Volume 38, Issue 3
Robin Kundis Craig
The United States Supreme Court's most recent—and fractured—decision regarding Clean Water Act jurisdiction, Rapanos v. United States, has been greeted with disappointment, puzzlement, and even anger. However, now that Justice Kennedy's "significant nexus" test has emerged as the dominant test for which waters qualify as "waters of the United States," the Court's limitation of Clean Water Act jurisdiction may have a silver lining. Specifically, Justice Kennedy's test forces the EPA, the Army Corps, and the courts to articulate how various waters are connected and what they are doing ecologically and for humans. As such, the test highlights the functions and ecosystem services that non navigable-in-fact waters provide, underscoring their ecological and economic value to the nation.
The federal Clean Air Act (CAA) seeks to maintain air quality in areas already meeting tough air quality standards through the Prevention of Significant Deterioration (PSD) permit program. New or modified major stationary sources subject to PSD who fail to obtain a permit or install stringent emission controls are subject to enforcement. Courts—including the only two circuit courts to rule on the issue—are sharply divided as to whether violations of the PSD program are one-time events or are continuing in nature for purposes of the five-year federal statute of limitations. The outcome of this judicial debate contains great import to the administration of the PSD program because the application of a one-time violation theory would result in sources escaping enforcement if they can evade detection for long enough, thus undercutting the important deterrence goals created by the enforcement provisions of the CAA. This Article argues that those courts finding PSD violations to be continuous for statute of limitations purposes are correct based upon the legislative history and the explicit provisions of the PSD program, as well as the broad remedial nature of the CAA.
Danaya C. Wright
This Article analyzes a Federal Circuit case from 2005 which spawned disturbing precedents in the area of federal transportation and railbanking policy. The decision renders null a number of federal statutes enacted to dispose of abandoned federally-granted railroad corridors and disrupts the important federal policy of converting abandoned rail corridors to recreational trails. By providing the legal foundation for getting the courts back on track, this Article explores the underlying policies behind federal efforts to preserve railroad corridors and promote interim trail use.
Stephen M. Johnson
For more than a decade, academics have suggested agencies are increasingly avoiding notice and comment rulemaking because the process has become “ossified” by procedures imposed by Congress, courts, and the Executive Branch, and because the rules ultimately issued by agencies are frequently challenged.
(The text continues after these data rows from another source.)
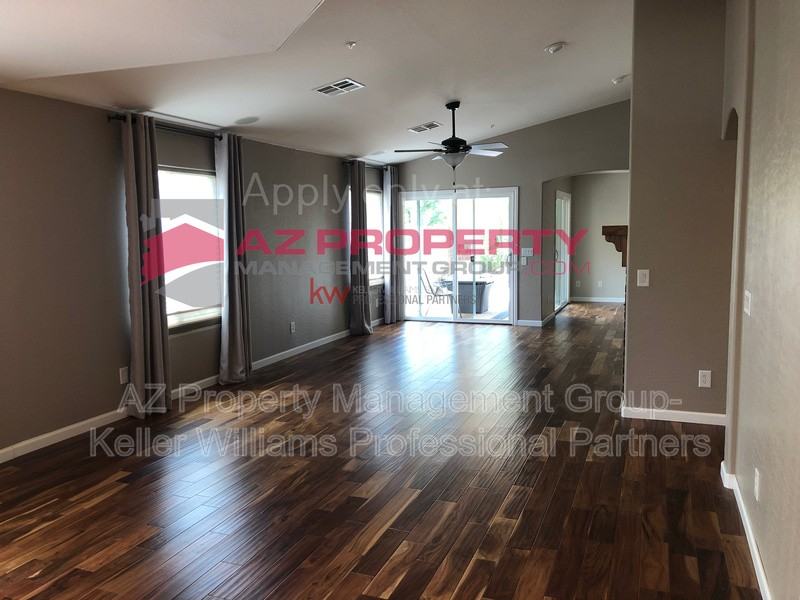 12439 W Morning Vista Ln - Photo 3 of 29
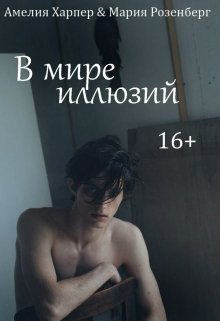 

В мире иллюзий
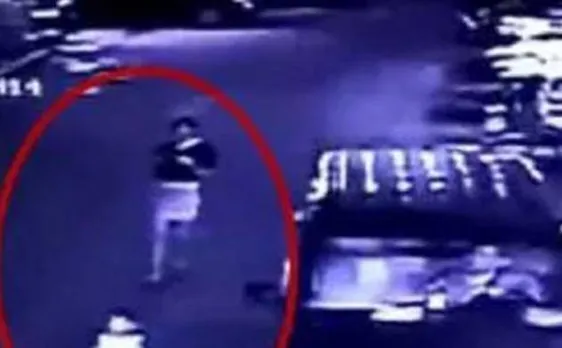 Horrific death of toddler triggers rage over careless phone-obsessed parenting
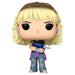 POP figure The Electric State Michelle-0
This article reviews the rules the Environmental Protection Agency issued between 2001 and 2005 to determine the validity of those criticisms.
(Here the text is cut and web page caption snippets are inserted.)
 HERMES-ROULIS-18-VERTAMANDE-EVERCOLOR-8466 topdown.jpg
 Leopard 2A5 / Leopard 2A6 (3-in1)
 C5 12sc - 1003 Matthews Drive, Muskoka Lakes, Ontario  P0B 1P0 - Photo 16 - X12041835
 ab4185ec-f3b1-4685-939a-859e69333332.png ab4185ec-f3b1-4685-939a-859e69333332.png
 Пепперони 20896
2007 Ninth Circuit Environmental Review
Tommy Tucker Henson II
The Ninth Circuit recently refined its conception of “arranger liability” under CERCLA to include transactions that contemplate disposal as a part of the transaction, and this “broader” arranger liability is constrained by the “useful products doctrine.” This Chapter examines the court’s current analysis and critiques the application of the analysis to the sale of secondary materials, i.e., by-products. The Chapter then argues that the court made a wrong turn in earlier cases and proposes a new analysis focusing on the disposal transaction rather than the materials subject to disposal.
Carey Catherine Whitehead
Undoubtedly, judicial decisions to protect forests and the environment sometimes result in economic consequences for individuals. But do these impacts indicate that courts have overstepped the bounds of judicial review? Did court-issued injunctions cause a decline in the timber industry? This Chapter explores that question as presented in a July 2007 Ninth Circuit decision—Lands Council v. McNair. In January 2008, the Ninth Circuit agreed to rehear the case en banc. In June 2008, after the author submitted this Chapter, the Ninth Circuit issued its en banc decision, reversing the three-judge panel. Still, the initial 2007 opinion—particularly Judge Smith’s special concurrence and Judge Ferguson’s concurring opinion written in response—holds enduring significance in the broader, ongoing discussion of the judiciary’s role in reviewing agency decision making.